_Exercise objective_:
Count the lines in the data below that contain the string "between". Reply with the number only.

"""

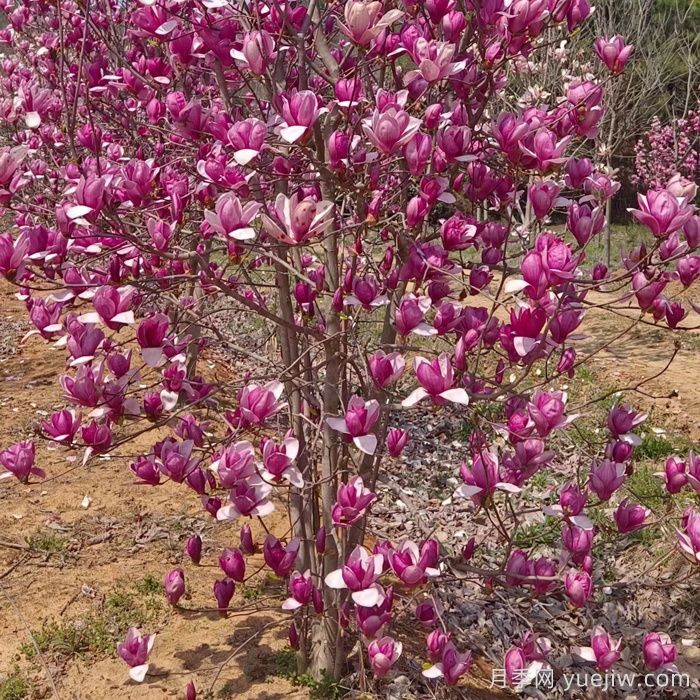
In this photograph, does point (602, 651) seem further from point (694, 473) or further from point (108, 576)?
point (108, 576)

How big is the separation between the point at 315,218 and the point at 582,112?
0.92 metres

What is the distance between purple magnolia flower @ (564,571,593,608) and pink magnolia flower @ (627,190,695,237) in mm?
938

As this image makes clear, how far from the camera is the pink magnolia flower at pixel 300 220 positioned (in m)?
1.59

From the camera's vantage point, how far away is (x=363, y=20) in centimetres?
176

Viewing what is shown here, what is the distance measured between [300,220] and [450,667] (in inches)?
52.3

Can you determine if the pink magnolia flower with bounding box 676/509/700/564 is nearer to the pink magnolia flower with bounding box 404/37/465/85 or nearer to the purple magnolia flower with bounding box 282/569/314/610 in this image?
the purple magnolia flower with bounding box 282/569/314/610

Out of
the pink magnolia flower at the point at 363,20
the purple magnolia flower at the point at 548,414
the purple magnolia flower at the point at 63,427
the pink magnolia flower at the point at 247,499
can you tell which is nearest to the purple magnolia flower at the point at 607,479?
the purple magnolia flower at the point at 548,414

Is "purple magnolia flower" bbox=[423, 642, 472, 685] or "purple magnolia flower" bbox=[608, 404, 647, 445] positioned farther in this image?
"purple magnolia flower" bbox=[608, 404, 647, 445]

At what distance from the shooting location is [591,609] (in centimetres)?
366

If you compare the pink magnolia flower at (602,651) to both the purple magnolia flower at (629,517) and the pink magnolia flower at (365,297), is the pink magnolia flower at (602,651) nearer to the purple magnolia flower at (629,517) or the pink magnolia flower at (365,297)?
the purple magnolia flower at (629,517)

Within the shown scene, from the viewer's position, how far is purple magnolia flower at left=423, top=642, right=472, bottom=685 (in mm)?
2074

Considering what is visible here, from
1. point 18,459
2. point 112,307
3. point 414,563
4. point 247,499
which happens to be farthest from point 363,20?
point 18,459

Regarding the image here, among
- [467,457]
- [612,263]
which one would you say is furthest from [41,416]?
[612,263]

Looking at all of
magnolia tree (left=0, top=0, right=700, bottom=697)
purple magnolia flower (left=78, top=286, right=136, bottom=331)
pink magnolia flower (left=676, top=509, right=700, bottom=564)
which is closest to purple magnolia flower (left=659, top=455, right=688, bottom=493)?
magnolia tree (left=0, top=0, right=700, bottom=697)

"""
"""

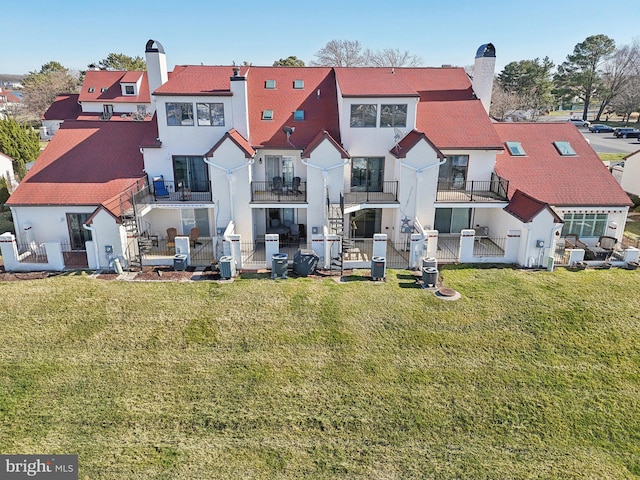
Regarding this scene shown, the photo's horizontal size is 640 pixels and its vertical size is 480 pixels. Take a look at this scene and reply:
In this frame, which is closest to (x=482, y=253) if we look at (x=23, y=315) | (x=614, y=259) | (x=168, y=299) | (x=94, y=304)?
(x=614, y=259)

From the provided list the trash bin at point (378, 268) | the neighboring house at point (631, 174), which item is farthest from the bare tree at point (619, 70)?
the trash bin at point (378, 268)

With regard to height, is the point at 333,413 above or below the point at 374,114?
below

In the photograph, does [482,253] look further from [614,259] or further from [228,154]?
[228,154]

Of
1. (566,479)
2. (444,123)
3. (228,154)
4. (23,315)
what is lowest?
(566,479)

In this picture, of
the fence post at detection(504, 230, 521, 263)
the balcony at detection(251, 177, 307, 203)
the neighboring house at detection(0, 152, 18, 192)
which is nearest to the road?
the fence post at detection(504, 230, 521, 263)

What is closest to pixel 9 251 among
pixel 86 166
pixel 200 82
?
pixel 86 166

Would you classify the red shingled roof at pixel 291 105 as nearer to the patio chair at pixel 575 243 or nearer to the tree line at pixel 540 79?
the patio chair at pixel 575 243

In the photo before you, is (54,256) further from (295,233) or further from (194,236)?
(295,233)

"""

_Solution to the problem_:
3